[SOURCE TEXT]:

They may pull off a snowball action simply by setting the ball rolling. On the other hand the snowball may melt before it gets going. So, Richard told us, when the anarcho-syndicalists in the CGT and smaller CNT during the protests against the Iraq War, tried to call people out on a 24 hour protest strike in the Summer of 2003, it failed. While a 5-minute strike by the UGT/CCOO apparently succeeded.
The former communist CCOO, now claims 1 million members; an increase of 250,000 in 4 years. Based on Ministry of Industry figures the anarcho-syndicalist CGT, the 3rd largest union confederation, claimed to represent more than 1 million workers (see September 2004 issue of Rojo y Negro). This was repeated in a report sent this month by Canadian anarchist, Larry Gambone to Freedom in London, but not yet published.
We should beware - ‘representation’ - doesn’t mean ‘membership’. It just means the CGT has the right to represent 1 million workers.
Richard described the rivalry between the CNT and UGT in the 1920s-30s. He explained about the corporativist National union of the Franco period, and the rise of the CCOO; the then communist rank & file workers’ commissions in the 1960s. At that time, we in the Spanish Libertarian Youth movement were challenging the then new introduction of tourism to Spain and trying to undermine the Franco regime with minor acts of political violence. We tried to circulate libertarian propaganda against the regime and the young Spanish exiles in France tried to plan how to get rid of the dictator without success. What of the Socialist UGT? Well the communist said at that time they were enjoying '40 years of vacations' after 1939.
Although he didn’t say as much, it seemed that Richard was implying that, at that time, the communist CCOO had the best strategy by mobilising the rank & file workers.
After the death of Franco many Spaniards flocked to the old unions of the CNT and UGT. Richard claimed the Spanish government in the late 1970s, wanted to set up both the UGT and CNT as national organisations. He said the intention was to keep the communist CCOO away from power and influence. This doesn’t surprise me. In 1977, I was told the CIA was putting money into the CNT to try to undermine the then spread of communist influence across southern Europe. That was before the fall of the Soviet Union.

[PROBLEMS AND TASKS]:
a) List every union abbreviation that appears in the text on Spanish unions.
b) Please answer these from the text on Spanish unions:
(i) How many members does the CCOO now claim?
(ii) In what year did the anarcho-syndicalists try to call people out on a 24 hour protest strike?
(iii) In what year was the narrator told the CIA was putting money into the CNT?
c) Reproduce everything in the text on Spanish unions from "Richard described the" down to "rank & file workers.".

[DATASET ENTRIES]:
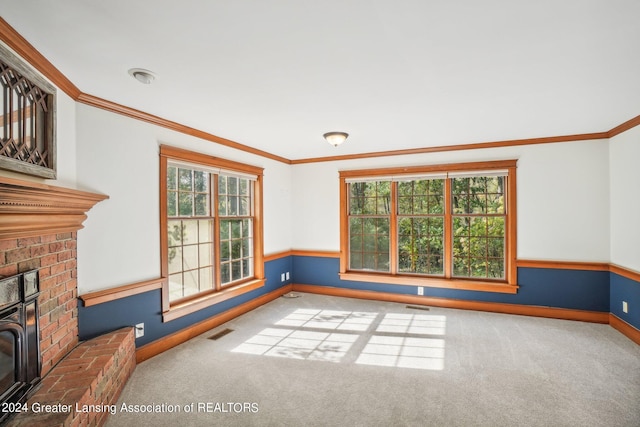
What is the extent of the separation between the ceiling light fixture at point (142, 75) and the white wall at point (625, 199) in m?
4.88

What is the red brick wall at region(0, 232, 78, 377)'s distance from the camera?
1888mm

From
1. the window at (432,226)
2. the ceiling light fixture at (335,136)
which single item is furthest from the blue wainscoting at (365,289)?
the ceiling light fixture at (335,136)

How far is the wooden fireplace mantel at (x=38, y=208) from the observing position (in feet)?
5.29

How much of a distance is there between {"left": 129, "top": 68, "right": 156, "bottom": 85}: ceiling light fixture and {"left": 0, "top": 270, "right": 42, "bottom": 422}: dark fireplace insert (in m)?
1.50

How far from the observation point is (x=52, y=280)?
2.24m

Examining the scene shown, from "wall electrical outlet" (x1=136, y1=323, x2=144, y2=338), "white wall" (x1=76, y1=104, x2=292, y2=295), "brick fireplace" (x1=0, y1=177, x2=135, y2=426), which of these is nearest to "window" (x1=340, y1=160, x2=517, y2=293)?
"white wall" (x1=76, y1=104, x2=292, y2=295)

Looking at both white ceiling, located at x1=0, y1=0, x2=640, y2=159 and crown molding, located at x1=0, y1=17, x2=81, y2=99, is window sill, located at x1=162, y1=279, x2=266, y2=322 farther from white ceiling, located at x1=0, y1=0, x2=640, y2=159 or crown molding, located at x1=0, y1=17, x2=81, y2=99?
crown molding, located at x1=0, y1=17, x2=81, y2=99

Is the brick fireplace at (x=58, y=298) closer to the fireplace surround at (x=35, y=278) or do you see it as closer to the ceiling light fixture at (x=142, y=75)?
the fireplace surround at (x=35, y=278)

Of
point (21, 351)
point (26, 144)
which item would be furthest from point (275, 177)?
point (21, 351)

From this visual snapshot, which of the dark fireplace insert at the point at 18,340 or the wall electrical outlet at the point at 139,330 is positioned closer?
the dark fireplace insert at the point at 18,340

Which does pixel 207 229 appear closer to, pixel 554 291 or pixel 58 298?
pixel 58 298

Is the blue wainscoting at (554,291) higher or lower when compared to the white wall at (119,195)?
lower

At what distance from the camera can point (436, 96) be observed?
2.74m

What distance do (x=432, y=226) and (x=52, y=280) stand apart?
4.67m
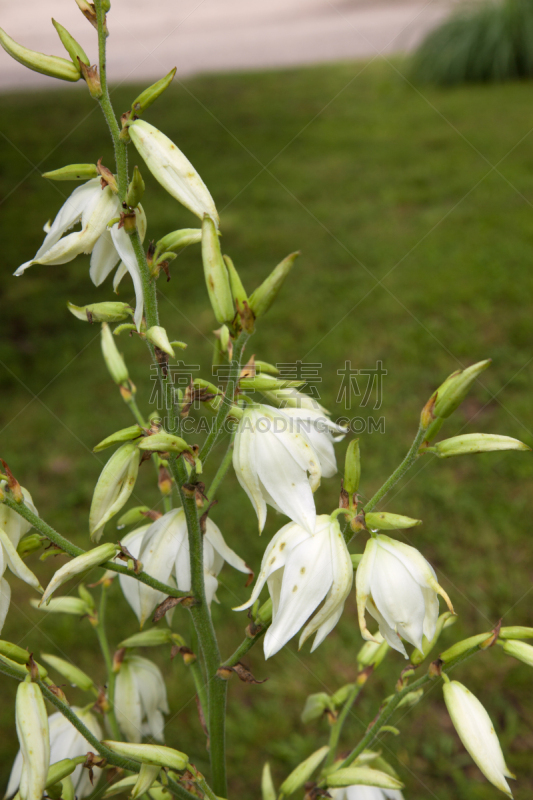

[EXERCISE RESPONSES]:
a) CGT, CNT, UGT, CCOO

b)
(i) 1 million
(ii) 2003
(iii) 1977

c)
Richard described the rivalry between the CNT and UGT in the 1920s-30s. He explained about the corporativist National union of the Franco period, and the rise of the CCOO; the then communist rank & file workers’ commissions in the 1960s. At that time, we in the Spanish Libertarian Youth movement were challenging the then new introduction of tourism to Spain and trying to undermine the Franco regime with minor acts of political violence. We tried to circulate libertarian propaganda against the regime and the young Spanish exiles in France tried to plan how to get rid of the dictator without success. What of the Socialist UGT? Well the communist said at that time they were enjoying '40 years of vacations' after 1939.
Although he didn’t say as much, it seemed that Richard was implying that, at that time, the communist CCOO had the best strategy by mobilising the rank & file workers.